On June 1, 2013, British Columbia's new Limitation Act (the "New Act")1 came into force, changing the limitation periods for filing civil lawsuits in British Columbia. Unlike the former Limitation Act (the "Former Act"),2 which had different limitation periods for different types of claims, as well as a 30 year ultimate limitation period, the New Act has a single 2 year basic limitation period for most civil claims3 and creates a 15 year ultimate limitation period for those claims that may not be discovered right away.4 These reforms bring the law of limitations in British Columbia into harmony with many of the other Canadian provinces, most notably Ontario.
Included in the new 2 year basic limitation period are demand obligations. Pursuant to Section 14 of the New Act, a claim for a demand obligation is discovered on the first day that there is a failure to perform the obligation after a demand for the performance has been made.5 Thus, the clock to commence a claim for monies owing under a demand obligation, such as those owing under a demand promissory note, does not begin to run until the date the borrower fails to repay the obligation once demand has been made. This is a marked shift from the Former Act, which allowed a 6 year basic limitation period for demand obligations, with the clock beginning to run from the date that the demand indebtedness arose.
Although the limitation period has decreased under the New Act, the change in when the clock begins to run will result in fairer and more equitable outcomes. Creditors will no longer encounter situations where they are unable to commence an action to collect monies owed to them under a demand obligation because the monies were advanced over 6 years ago with demand not having been made until now. Under the Former Act, the above situation would have resulted in the creditor no longer being able to enforce its rights under the demand obligation, as the limitation period would have expired.
The New Act also marks a significant departure from the previous common law interpretation of when the limitation period starts to run for demand obligations such as demand promissory notes or guarantees. For demand promissory notes, the common law held that under the Former Act the limitation period started to run from the date the note was issued and funds were advanced, not the date of demand.6 In contrast, for collateral demand obligations such as demand guarantees, the limitation period was held to run from the date of the demand.7 The New Act brings greater clarity and uniformity of treatment to these two types of demand obligations by bringing them under a single rule: the limitation period for any demand obligation commences only when the debtor defaults after demand has been made.

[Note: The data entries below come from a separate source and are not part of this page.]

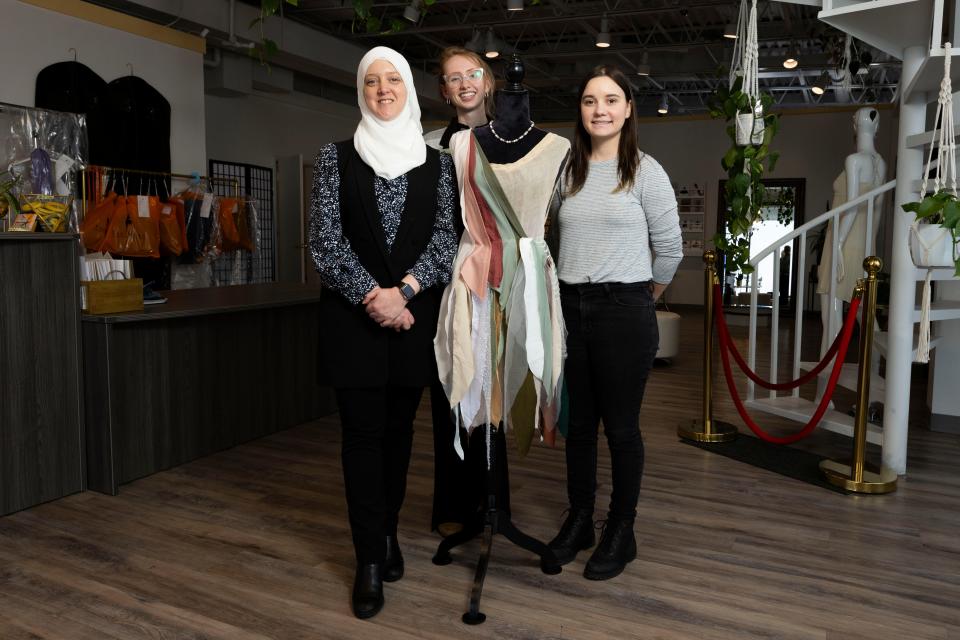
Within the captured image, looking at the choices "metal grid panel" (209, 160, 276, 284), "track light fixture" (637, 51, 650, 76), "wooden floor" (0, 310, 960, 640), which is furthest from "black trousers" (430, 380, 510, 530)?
"track light fixture" (637, 51, 650, 76)

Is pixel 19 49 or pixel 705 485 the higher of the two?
pixel 19 49

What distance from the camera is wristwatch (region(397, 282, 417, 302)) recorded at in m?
2.11

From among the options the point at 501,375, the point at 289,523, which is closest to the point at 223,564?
the point at 289,523

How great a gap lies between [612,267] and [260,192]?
29.0ft

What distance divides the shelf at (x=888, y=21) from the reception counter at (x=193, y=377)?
116 inches

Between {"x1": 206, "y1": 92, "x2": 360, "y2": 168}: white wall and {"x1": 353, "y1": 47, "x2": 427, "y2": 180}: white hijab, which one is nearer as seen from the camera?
{"x1": 353, "y1": 47, "x2": 427, "y2": 180}: white hijab

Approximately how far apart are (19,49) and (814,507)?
6.12 metres

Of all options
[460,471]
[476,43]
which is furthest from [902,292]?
[476,43]

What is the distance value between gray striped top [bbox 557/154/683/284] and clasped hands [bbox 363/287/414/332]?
A: 53 cm

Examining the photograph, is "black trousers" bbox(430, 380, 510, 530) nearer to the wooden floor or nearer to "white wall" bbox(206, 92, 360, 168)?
the wooden floor

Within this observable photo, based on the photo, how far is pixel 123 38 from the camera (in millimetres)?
6594

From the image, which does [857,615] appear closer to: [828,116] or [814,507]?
[814,507]

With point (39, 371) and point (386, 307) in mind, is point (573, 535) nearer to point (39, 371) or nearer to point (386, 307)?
point (386, 307)

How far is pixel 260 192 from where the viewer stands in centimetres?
1034
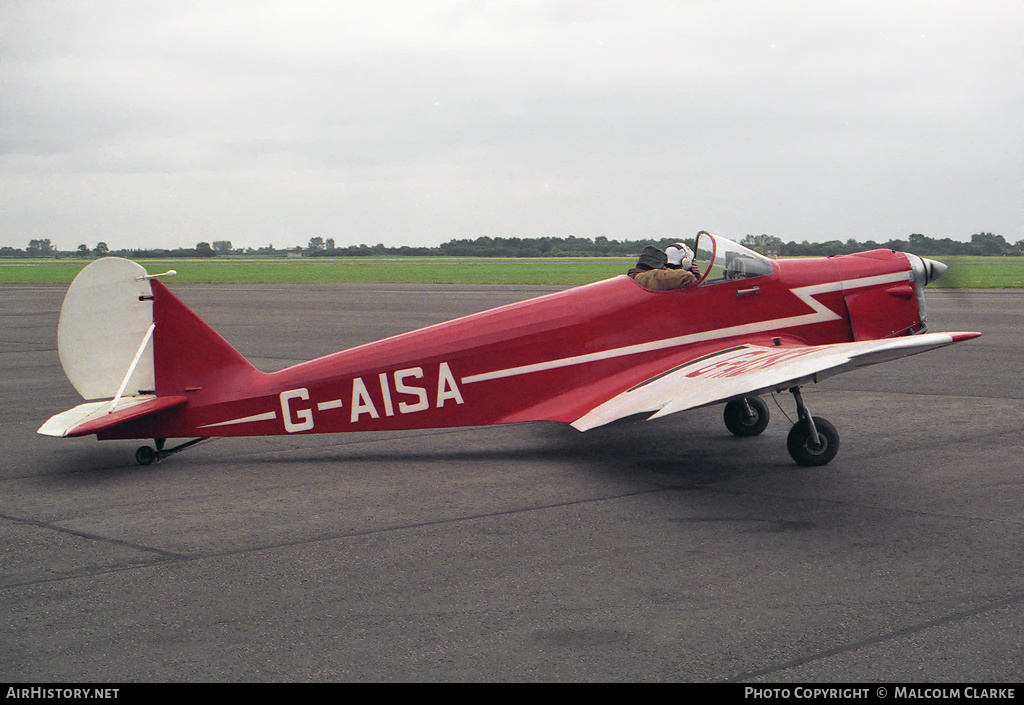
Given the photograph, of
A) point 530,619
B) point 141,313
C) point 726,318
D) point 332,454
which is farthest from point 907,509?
point 141,313

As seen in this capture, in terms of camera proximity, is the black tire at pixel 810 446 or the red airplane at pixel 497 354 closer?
the black tire at pixel 810 446

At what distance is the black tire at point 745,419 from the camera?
31.4 feet

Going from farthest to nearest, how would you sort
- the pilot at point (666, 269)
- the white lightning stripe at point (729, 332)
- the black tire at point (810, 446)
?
1. the pilot at point (666, 269)
2. the white lightning stripe at point (729, 332)
3. the black tire at point (810, 446)

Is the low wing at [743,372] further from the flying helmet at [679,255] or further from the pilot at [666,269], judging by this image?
the flying helmet at [679,255]

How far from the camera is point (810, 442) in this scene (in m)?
8.06

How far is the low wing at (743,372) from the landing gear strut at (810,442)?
27.6 inches

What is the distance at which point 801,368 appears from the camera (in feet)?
22.4

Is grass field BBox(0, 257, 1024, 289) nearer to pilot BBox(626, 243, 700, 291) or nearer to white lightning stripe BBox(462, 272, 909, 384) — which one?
white lightning stripe BBox(462, 272, 909, 384)

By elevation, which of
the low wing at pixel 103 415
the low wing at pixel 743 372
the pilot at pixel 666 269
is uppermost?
the pilot at pixel 666 269

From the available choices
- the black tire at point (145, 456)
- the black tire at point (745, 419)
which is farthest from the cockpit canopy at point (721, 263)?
the black tire at point (145, 456)

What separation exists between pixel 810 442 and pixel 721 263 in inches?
81.1

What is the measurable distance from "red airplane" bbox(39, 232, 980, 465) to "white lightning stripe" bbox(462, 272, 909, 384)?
12 millimetres
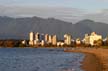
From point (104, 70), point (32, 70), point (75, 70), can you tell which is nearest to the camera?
point (104, 70)

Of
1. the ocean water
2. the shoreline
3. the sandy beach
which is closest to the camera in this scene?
the shoreline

The New Act also changes the limitation period in which secured parties can bring a claim to realize or redeem their security. Under the Former Act, there was no limitation on the time in which a secured party could bring an action to realize on collateral that is in its possession,8 with a 6 year limitation period for collateral that is not in its possession.9 The New Act now only allows for 2 years from the first day the right to enforce the security arises.10 However, since the right to enforce the security does not arise until after demand has been made, this change should not have an adverse effect on secured parties holding demand obligations.
As with the Former Act, under the New Act the time limit in which to bring an action can be extended if the debtor acknowledges liability in respect of the claim. Such an acknowledgment must be made in writing to the person with the claim, such person's agent or an official receiver or trustee acting under the Bankruptcy and Insolvency Act, and must be signed by the person making the acknowledgment.11 A debtor's performance of an obligation under or in respect of a security agreement will also constitute an acknowledgment by the debtor in respect of a claim.12
The New Act will not operate retroactively and for claims discovered before June 1, 2013 the Former Act will continue to apply. As such, it remains unclear as to what limitation period will apply to demand obligations that were entered into prior to June 1, 2013 but for which demand is not made until after June 1, 2013. This will likely be a question the courts will be called on to interpret. In the meantime, creditors should act as though the shorter limitation period applies.
1 Limitation Act, SBC 2012, c 13.
2 Limitation Act, RSBC 1996, c 266, s. 3(4).
3 Supra note 1 at s. 6.
4 Supra note 1 at s. 21.
5 Supra note 1 at s. 14.
6 See Berry v Page (1989), 38 B.C.L.R. (2d) 244 (C.A.).
7 See Canadian Imperial Bank of Commerce v Sayani (1994) 83 B.C.L.R. (2d) 167 (C.A.).
8 Supra note 2 at s. 3(4).
9 Supra note 2 at s. 3(6).
10 Supra note 1 at s. 15.
11 Supra note 1 at s. 24(6).
12 Supra note 1 at s. 24(8).
The foregoing provides only an overview. Readers are cautioned against making any decisions based on this material alone. Rather, a qualified lawyer should be consulted.